■ **To do**:
Would you set down every entry again, exactly as written?

[Collected data]
——
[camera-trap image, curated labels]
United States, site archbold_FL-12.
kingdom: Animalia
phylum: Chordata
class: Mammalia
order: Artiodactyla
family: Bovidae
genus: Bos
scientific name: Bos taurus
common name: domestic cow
——
■ **Task response**:
[camera-trap image, curated labels]
United States, site archbold_FL-12.
kingdom: Animalia
phylum: Chordata
class: Mammalia
order: Artiodactyla
family: Bovidae
genus: Bos
scientific name: Bos taurus
common name: domestic cow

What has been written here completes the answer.